Task statement -
Can you reproduce, word for word, the entries below from the line containing "Out of the items" up to and including the last line of the entries?

Information supplied -
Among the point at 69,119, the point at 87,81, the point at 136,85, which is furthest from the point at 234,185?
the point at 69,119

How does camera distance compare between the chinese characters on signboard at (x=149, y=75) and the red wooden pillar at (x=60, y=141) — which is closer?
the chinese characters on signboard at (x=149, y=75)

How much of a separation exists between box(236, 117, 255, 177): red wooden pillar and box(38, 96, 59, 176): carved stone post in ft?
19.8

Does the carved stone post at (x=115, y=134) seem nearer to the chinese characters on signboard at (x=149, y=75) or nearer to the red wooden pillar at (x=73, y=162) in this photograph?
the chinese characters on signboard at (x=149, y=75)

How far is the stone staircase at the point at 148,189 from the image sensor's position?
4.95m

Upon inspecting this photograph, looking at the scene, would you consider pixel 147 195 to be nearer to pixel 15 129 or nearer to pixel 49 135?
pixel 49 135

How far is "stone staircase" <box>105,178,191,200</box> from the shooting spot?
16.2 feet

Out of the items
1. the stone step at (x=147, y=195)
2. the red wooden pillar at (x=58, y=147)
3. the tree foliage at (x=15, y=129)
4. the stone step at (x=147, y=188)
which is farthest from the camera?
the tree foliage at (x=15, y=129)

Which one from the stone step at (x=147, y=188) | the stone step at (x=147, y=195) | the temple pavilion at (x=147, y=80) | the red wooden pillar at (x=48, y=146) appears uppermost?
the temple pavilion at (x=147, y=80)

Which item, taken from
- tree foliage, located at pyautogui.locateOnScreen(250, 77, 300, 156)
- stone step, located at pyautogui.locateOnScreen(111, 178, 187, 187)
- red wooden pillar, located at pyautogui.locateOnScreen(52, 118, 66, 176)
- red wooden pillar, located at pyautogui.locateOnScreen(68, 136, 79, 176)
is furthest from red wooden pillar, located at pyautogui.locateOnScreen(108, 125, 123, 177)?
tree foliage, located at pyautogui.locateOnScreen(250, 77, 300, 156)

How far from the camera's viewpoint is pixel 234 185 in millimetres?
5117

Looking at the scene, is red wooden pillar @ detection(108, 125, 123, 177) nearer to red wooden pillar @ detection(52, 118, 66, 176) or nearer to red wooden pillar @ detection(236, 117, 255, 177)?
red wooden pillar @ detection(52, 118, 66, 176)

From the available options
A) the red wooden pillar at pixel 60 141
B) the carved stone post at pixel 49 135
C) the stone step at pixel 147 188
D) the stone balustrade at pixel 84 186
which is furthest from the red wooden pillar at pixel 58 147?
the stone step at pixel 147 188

Final result -
Out of the items
1. the stone step at (x=147, y=195)
2. the red wooden pillar at (x=58, y=147)
3. the tree foliage at (x=15, y=129)
4. the stone step at (x=147, y=188)
which is farthest from the camera?
the tree foliage at (x=15, y=129)

Which one from the stone step at (x=147, y=188) | the stone step at (x=147, y=195) | the temple pavilion at (x=147, y=80) | the red wooden pillar at (x=48, y=146) appears uppermost?
the temple pavilion at (x=147, y=80)

Which item, taken from
- tree foliage, located at pyautogui.locateOnScreen(250, 77, 300, 156)
- stone step, located at pyautogui.locateOnScreen(111, 178, 187, 187)
- red wooden pillar, located at pyautogui.locateOnScreen(52, 118, 66, 176)
- red wooden pillar, located at pyautogui.locateOnScreen(68, 136, 79, 176)
is furthest from red wooden pillar, located at pyautogui.locateOnScreen(108, 125, 123, 177)?
tree foliage, located at pyautogui.locateOnScreen(250, 77, 300, 156)

How far from the camera's viewpoint is pixel 234 185 in millimetres?
5117

Looking at the scene, is red wooden pillar @ detection(108, 125, 123, 177) nearer to red wooden pillar @ detection(52, 118, 66, 176) or nearer to red wooden pillar @ detection(236, 117, 255, 177)?
red wooden pillar @ detection(52, 118, 66, 176)

From the available options
A) the red wooden pillar at pixel 60 141
B) the carved stone post at pixel 49 135
C) the stone step at pixel 147 188
D) the stone balustrade at pixel 84 186
which is furthest from the red wooden pillar at pixel 58 147?
the stone step at pixel 147 188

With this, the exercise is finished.